[BRIEF] Below are the records; pull every line that includes "Vietnam".

[EXERCISE MATERIALS]

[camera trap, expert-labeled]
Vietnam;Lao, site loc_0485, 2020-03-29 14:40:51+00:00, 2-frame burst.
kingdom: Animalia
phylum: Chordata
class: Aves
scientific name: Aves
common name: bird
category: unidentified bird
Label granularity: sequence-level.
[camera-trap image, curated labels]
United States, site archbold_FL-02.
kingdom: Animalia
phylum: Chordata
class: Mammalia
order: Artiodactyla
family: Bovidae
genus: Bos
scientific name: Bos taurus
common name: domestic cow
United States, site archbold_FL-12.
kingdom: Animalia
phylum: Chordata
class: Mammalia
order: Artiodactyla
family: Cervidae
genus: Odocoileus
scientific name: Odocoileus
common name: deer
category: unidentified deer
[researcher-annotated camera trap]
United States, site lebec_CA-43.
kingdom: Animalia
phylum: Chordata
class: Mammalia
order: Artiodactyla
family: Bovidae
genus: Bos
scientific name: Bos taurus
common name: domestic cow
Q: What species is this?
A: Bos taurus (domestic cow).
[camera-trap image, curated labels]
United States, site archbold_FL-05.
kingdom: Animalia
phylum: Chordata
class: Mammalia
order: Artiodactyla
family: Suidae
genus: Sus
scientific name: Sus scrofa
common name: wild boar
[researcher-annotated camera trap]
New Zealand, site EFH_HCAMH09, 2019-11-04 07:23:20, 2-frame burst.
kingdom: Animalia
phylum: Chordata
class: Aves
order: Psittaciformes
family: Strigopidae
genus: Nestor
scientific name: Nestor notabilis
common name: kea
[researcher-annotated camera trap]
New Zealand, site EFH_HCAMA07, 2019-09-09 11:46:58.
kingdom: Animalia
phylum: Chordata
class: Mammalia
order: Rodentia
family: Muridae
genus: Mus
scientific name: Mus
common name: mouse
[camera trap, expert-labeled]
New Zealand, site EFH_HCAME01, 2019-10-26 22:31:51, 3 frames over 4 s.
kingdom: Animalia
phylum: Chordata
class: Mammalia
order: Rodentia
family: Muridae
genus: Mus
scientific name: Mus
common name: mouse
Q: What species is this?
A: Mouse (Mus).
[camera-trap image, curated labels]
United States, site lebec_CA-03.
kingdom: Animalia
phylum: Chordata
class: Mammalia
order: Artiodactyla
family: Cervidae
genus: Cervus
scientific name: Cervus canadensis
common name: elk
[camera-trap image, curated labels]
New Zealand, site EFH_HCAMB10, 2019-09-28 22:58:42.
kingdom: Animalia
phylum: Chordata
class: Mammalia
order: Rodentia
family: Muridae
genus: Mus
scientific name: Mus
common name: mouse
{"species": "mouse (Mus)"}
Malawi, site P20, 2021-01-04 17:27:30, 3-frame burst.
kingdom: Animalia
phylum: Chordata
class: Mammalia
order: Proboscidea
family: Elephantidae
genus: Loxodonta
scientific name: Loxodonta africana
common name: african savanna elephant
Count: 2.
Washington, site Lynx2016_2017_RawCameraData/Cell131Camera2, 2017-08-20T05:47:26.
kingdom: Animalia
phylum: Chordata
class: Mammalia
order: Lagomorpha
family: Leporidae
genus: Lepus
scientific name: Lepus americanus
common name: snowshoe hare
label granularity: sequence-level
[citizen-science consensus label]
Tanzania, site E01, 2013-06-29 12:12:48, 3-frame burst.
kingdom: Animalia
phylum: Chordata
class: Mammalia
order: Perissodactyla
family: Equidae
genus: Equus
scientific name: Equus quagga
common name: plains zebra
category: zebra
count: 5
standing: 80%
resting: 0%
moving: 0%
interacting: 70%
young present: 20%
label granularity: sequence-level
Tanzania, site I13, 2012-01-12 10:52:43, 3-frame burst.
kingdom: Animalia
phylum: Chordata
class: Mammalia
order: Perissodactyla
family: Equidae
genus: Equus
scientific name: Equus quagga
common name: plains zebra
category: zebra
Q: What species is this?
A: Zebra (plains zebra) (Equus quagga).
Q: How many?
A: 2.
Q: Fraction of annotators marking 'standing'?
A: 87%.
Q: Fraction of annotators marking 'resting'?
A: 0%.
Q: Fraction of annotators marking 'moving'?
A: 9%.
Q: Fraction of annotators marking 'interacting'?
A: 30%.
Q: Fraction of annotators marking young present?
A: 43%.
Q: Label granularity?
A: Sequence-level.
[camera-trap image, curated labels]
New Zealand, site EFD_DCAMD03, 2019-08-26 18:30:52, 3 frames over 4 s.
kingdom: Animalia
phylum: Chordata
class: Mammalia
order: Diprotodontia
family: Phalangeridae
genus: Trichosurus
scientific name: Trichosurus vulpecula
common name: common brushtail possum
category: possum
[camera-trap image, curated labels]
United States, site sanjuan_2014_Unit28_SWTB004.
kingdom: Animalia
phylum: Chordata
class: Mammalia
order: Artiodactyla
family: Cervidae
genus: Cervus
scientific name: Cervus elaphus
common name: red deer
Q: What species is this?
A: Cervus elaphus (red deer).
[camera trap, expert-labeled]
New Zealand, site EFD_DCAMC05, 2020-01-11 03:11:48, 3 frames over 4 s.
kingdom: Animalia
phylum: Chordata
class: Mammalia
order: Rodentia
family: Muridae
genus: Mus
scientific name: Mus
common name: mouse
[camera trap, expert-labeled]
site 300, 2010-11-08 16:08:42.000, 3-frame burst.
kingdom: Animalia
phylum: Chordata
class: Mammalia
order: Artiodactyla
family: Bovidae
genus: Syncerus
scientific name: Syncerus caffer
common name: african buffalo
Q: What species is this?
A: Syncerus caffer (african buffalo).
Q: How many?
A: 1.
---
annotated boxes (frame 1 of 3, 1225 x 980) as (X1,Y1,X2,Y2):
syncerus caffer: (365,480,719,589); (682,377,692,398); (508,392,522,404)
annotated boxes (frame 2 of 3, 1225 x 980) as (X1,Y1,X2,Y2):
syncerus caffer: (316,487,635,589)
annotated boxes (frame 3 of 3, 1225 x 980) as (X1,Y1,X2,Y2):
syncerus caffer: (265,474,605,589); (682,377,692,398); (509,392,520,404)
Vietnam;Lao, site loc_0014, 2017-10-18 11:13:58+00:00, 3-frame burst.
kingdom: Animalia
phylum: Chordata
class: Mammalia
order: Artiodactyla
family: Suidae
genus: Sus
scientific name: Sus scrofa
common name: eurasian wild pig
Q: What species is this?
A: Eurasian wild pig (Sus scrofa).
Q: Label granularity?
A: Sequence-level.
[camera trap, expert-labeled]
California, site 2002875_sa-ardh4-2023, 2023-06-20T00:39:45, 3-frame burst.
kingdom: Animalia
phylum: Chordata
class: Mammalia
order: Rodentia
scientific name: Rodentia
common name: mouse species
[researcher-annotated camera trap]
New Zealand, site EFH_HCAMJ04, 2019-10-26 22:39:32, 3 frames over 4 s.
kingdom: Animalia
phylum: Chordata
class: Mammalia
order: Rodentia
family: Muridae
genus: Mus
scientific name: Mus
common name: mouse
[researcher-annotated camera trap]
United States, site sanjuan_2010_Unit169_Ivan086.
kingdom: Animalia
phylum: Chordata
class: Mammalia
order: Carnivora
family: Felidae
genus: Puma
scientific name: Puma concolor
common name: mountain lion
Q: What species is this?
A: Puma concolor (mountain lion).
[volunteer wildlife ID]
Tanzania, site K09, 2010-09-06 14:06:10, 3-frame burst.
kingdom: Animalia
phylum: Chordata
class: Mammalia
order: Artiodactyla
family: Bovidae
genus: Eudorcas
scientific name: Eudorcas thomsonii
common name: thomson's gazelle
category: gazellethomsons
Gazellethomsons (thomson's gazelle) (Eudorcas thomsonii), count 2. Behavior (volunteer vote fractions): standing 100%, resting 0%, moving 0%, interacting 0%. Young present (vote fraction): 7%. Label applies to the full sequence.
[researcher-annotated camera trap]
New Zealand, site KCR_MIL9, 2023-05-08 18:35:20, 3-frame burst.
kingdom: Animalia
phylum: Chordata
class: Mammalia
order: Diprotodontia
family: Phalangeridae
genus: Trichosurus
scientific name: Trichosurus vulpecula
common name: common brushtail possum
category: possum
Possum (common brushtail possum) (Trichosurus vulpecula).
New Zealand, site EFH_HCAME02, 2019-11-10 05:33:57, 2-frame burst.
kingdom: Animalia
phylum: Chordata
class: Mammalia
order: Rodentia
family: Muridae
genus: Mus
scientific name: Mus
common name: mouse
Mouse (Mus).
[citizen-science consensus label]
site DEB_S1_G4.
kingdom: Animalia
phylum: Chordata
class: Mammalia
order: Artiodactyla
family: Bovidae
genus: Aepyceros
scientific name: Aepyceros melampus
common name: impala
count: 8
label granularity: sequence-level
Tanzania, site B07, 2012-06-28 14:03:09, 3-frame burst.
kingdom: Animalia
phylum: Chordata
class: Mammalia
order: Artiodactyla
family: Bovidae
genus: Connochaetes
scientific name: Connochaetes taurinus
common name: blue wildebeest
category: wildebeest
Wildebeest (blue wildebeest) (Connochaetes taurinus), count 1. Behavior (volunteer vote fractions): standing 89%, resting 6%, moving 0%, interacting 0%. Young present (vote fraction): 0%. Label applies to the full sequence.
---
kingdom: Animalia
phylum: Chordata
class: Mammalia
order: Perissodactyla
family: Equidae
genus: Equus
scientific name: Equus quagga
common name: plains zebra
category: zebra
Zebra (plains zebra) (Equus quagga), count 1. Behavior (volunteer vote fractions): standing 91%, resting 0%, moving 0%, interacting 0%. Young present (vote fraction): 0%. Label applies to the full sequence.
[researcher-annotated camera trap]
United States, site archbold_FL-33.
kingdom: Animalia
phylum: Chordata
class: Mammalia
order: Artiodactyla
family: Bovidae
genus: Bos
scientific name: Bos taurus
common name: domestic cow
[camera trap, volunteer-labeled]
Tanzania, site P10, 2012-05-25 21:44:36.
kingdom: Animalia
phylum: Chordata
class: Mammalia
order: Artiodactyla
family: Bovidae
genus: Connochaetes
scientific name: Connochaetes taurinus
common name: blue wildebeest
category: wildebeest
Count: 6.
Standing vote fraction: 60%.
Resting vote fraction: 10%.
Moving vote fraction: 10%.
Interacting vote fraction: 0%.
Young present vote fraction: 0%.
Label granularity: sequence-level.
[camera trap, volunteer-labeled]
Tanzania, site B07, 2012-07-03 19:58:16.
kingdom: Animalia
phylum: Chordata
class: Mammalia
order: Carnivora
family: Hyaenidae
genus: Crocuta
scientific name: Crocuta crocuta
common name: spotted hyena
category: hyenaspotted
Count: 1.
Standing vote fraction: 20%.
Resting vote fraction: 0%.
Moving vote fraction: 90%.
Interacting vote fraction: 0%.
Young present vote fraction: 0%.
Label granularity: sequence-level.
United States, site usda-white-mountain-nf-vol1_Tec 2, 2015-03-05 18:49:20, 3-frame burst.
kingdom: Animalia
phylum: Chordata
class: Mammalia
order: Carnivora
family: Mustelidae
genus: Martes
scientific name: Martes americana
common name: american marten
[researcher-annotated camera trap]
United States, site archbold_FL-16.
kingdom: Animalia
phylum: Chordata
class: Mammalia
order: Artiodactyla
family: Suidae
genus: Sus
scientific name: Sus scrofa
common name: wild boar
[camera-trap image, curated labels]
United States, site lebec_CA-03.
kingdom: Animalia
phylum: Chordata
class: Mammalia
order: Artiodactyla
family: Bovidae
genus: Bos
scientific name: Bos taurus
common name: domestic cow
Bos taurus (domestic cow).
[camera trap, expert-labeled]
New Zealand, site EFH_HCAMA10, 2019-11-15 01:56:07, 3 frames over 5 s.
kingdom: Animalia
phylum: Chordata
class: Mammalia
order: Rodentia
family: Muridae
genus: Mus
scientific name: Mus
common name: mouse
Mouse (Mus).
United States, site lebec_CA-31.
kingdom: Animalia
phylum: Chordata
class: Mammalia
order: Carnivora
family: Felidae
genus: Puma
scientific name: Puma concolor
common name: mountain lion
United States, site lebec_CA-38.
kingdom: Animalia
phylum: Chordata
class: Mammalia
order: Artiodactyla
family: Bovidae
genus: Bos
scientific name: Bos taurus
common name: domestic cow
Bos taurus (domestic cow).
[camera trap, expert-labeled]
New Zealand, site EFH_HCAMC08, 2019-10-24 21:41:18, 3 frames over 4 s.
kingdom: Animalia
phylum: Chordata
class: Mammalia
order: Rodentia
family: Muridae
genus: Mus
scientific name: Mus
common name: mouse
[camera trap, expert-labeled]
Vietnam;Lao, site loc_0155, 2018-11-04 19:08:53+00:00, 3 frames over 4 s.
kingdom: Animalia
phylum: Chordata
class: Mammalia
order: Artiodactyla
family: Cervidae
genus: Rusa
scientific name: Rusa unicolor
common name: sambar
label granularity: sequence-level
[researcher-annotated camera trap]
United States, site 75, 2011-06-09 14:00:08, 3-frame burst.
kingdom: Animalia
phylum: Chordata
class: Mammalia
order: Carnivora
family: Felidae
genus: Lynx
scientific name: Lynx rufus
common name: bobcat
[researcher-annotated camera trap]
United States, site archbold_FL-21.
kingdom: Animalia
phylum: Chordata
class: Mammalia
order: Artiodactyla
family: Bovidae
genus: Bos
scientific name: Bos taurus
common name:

[WRITTEN SOLUTION]
Vietnam;Lao, site loc_0485, 2020-03-29 14:40:51+00:00, 2-frame burst.
Vietnam;Lao, site loc_0014, 2017-10-18 11:13:58+00:00, 3-frame burst.
Vietnam;Lao, site loc_0155, 2018-11-04 19:08:53+00:00, 3 frames over 4 s.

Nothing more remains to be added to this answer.